Quote the entries below from the line with "genus: Turdus" through the line with "New Zealand, site EFH_HCAMC07, 2019-10-28", both ends included, and only those lines.

[Data items]
______________________________
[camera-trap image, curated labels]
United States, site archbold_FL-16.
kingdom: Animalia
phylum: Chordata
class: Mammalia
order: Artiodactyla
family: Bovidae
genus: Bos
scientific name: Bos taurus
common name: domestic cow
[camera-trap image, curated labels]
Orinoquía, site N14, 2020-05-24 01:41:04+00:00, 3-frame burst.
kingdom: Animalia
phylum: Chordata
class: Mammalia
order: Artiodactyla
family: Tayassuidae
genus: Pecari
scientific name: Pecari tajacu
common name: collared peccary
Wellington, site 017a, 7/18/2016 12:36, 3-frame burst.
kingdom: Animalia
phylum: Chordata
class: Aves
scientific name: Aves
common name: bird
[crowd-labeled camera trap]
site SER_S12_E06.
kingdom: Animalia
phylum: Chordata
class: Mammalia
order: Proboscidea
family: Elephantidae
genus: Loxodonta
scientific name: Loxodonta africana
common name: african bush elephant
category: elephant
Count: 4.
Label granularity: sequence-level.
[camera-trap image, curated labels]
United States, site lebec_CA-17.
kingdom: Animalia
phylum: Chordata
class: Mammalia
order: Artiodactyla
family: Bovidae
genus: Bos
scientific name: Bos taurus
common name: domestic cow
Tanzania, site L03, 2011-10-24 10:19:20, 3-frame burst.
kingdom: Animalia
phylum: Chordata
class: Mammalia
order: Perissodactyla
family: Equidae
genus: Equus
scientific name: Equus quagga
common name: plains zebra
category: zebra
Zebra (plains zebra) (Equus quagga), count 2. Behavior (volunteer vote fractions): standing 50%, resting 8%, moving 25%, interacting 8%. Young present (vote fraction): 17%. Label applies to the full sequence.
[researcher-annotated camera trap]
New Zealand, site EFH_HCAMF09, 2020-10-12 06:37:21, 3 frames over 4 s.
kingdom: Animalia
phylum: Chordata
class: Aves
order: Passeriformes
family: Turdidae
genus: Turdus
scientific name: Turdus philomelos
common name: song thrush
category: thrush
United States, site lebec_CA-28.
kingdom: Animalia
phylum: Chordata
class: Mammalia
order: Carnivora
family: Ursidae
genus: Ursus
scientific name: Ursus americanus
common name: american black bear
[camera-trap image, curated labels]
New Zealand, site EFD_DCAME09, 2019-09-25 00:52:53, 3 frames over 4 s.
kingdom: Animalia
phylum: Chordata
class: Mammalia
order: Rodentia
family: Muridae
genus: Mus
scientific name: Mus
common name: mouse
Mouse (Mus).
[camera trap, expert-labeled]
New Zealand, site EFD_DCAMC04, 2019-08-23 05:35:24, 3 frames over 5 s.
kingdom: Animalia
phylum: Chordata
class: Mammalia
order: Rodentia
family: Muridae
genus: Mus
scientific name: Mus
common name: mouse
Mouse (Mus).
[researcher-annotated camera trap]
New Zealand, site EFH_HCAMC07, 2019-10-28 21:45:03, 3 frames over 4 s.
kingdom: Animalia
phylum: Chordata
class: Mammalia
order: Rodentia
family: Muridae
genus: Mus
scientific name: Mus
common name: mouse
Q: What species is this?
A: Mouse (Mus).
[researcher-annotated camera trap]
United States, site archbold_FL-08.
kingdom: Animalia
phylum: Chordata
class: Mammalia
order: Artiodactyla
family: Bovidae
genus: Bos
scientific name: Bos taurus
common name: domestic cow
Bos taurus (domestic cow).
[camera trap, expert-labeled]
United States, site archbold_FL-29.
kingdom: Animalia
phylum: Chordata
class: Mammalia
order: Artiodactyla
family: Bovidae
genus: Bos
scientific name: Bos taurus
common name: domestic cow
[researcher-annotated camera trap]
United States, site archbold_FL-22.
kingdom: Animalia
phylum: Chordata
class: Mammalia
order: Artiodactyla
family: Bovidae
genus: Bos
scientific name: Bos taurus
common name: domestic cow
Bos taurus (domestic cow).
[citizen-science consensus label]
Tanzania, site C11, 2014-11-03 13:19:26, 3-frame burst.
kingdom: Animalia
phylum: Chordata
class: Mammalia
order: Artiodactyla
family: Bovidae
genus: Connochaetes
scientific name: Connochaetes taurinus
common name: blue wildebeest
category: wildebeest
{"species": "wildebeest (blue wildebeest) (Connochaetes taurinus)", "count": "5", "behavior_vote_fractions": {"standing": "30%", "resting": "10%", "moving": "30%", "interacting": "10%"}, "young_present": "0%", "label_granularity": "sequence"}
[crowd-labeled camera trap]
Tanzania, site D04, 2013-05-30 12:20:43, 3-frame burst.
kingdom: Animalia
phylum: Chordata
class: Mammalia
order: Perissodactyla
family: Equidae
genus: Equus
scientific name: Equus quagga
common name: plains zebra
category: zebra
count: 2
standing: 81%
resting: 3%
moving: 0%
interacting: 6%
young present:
______________________________
▶ _ANSWER SECTION_
genus: Turdus
scientific name: Turdus philomelos
common name: song thrush
category: thrush
United States, site lebec_CA-28.
kingdom: Animalia
phylum: Chordata
class: Mammalia
order: Carnivora
family: Ursidae
genus: Ursus
scientific name: Ursus americanus
common name: american black bear
[camera-trap image, curated labels]
New Zealand, site EFD_DCAME09, 2019-09-25 00:52:53, 3 frames over 4 s.
kingdom: Animalia
phylum: Chordata
class: Mammalia
order: Rodentia
family: Muridae
genus: Mus
scientific name: Mus
common name: mouse
Mouse (Mus).
[camera trap, expert-labeled]
New Zealand, site EFD_DCAMC04, 2019-08-23 05:35:24, 3 frames over 5 s.
kingdom: Animalia
phylum: Chordata
class: Mammalia
order: Rodentia
family: Muridae
genus: Mus
scientific name: Mus
common name: mouse
Mouse (Mus).
[researcher-annotated camera trap]
New Zealand, site EFH_HCAMC07, 2019-10-28 21:45:03, 3 frames over 4 s.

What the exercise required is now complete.